Der westdeutschen Politik stehen wichtige Schritte bevor. In der Innenpolitik warten manche Projekte der Regierung auf eine Erledigung, die auch den berechtigten Einwänden der Opposition Rechnung trägt. In der Außenpolitik wird eine westdeutsche Regierung, die die Zeichen der Zeit zu deuten versteht, um eine wirkliche Konfrontation mit den Realitäten nicht herumkommen und auch die Ehrlichkeit aufbringen müssen, die Bevölkerung von einigen noch immer gepflegten Traumvorstellungen zu befreien; nur so wird man der Lösung des Deutschlandproblems, falls man überhaupt eine Lösung will, einen Schritt näher kommen können. Das alles scheinen die führenden Politiker Bonns durchaus zu wissen. Aber der Schritt vom bloßen Einsehen zum politischen, in der deutschen Öffentlichkeit auch zu vertretenden Handeln wäre nun doch einmal erforderlich.

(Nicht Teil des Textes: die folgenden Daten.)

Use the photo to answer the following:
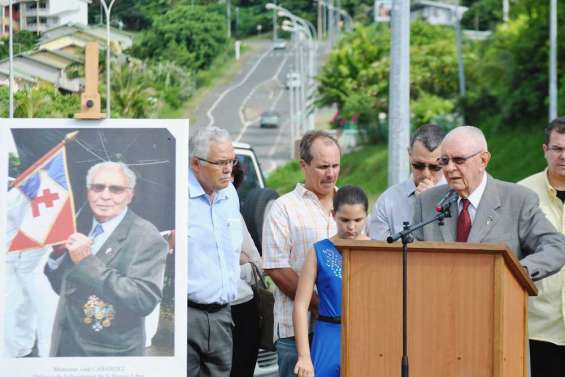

„Die österreichische Koalition — Modell für Bonn?“ fragte nunmehr fast vor Jahresfrist der „Spiegel“ und verneinte diese Frage nach einer gruseligen Fahrt durch die Geisterbahn gar schauriger Austriaca. Nun, es scheint, als gebe es für Bonn tatsächlich kein besseres Modell als die große Koalition. Nicht als Patentlösung für ewige Zeiten, sondern als die realistischeste aller Möglichkeiten, die dringendsten Probleme zu meistern und den Übergang zu einem funktionsfähigen Zweiparteiensystem zu vollziehen. 1962 hatte das schon Adenauer vorgeschlagen: Koalition mit der SPD zur gemeinsamen Überwindung von Hindernissen, die im Alleingang ebenso unübersteigbar erschienen wie mit dem Anhängsel FDP, und dann Übergang zum Zweiparteiensystem durch Einführung des Mehrheitswahlrechtes. Doch damals war die SPD vor ihrem eigenen Mut zurückgeschreckt. Vielleicht ist heute das Selbstvertrauen der SPD schon größer, und dem sozialdemokratischen Ja zur großen Koalition könnte ein Ja zur Wahlrechtsreform und zum Zweiparteiensystem folgen. Für den ersten Schritt wäre die österreichische Koalition Modell, der zweite Schritt könnte jedoch Muster für Österreich sein, wo man es versäumt hat, den Übergang zum Zweiparteiensystem nach britischem Vorbild durch eine Wahlrechtsreform zu vollziehen. Jedenfalls steht der Bundesrepublik noch einiges bevor, was Österreich bereits zum Teil hinter sich gebracht hat.